→ **The input**
◇ ◇ ◇

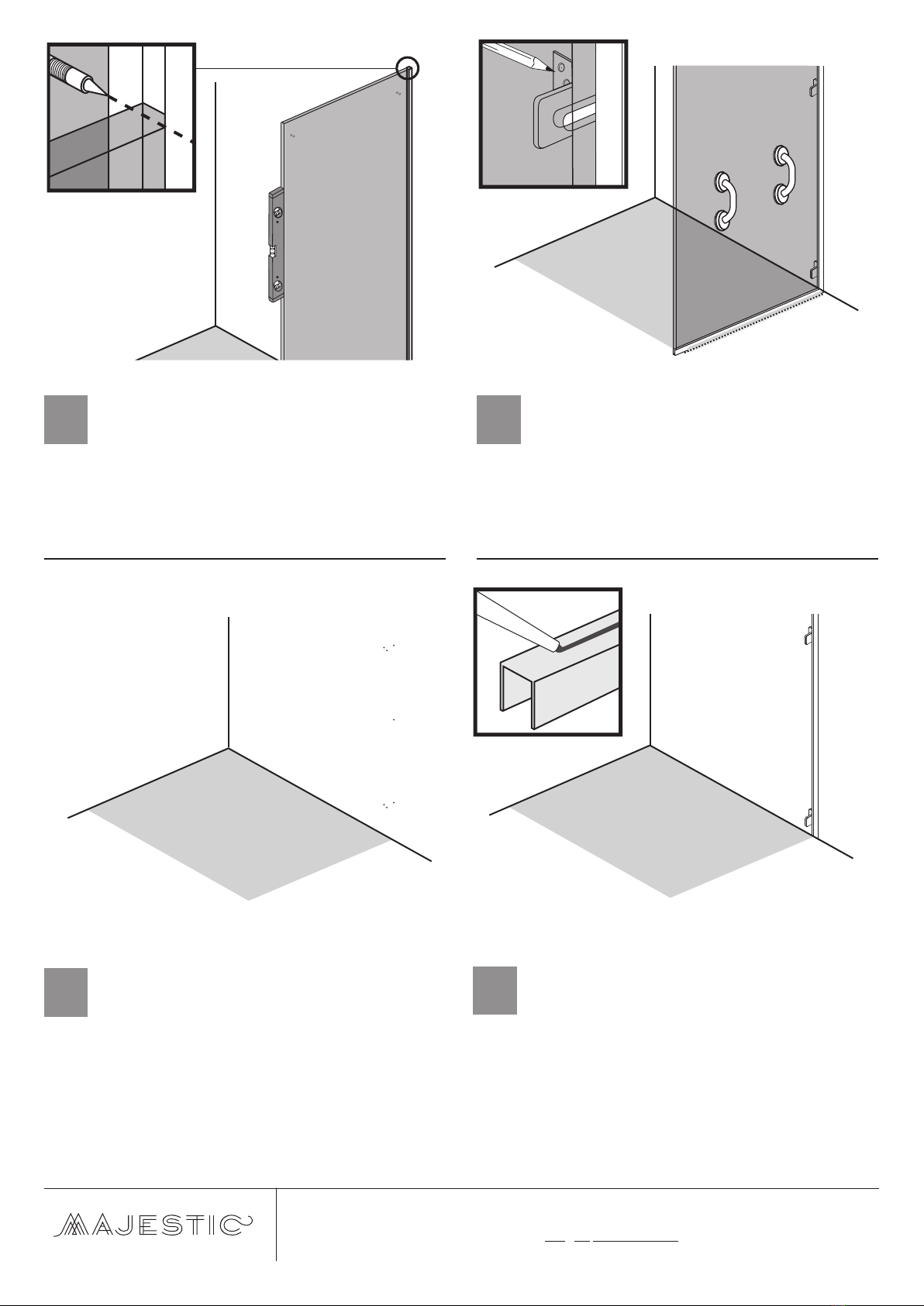 MAJESTIC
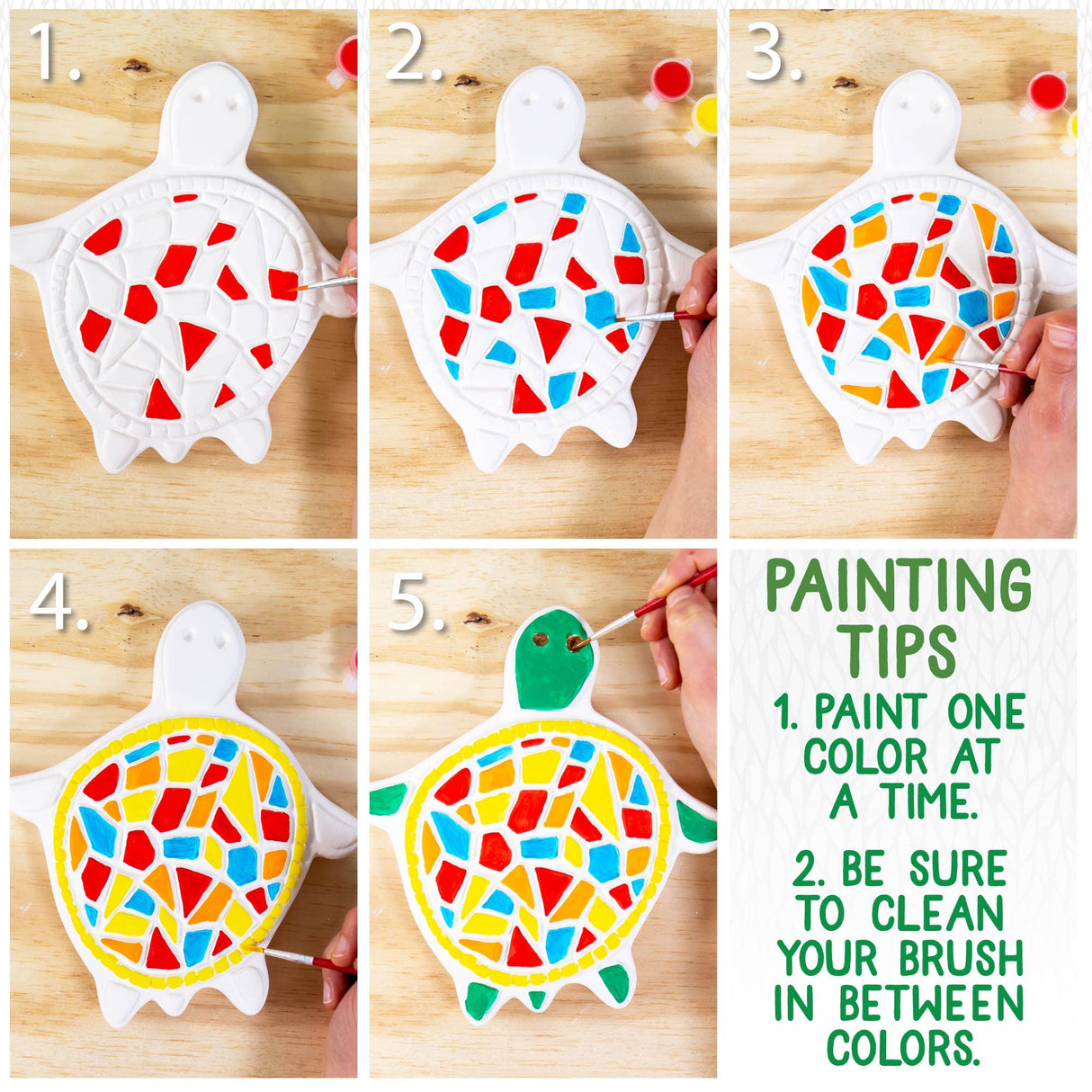 1.

2.

3.

4.

5.

PAINTING TIPS

1. PAINT ONE COLOR AT A TIME.

2. BE SURE TO CLEAN YOUR BRUSH IN BETWEEN COLORS.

◇ ◇ ◇

Return the lines above, starting at the one that contains "PAINTING TIPS" and running through the last, exactly as they appear, with no extra lines.

→ **Written response**
PAINTING TIPS

1. PAINT ONE COLOR AT A TIME.

2. BE SURE TO CLEAN YOUR BRUSH IN BETWEEN COLORS.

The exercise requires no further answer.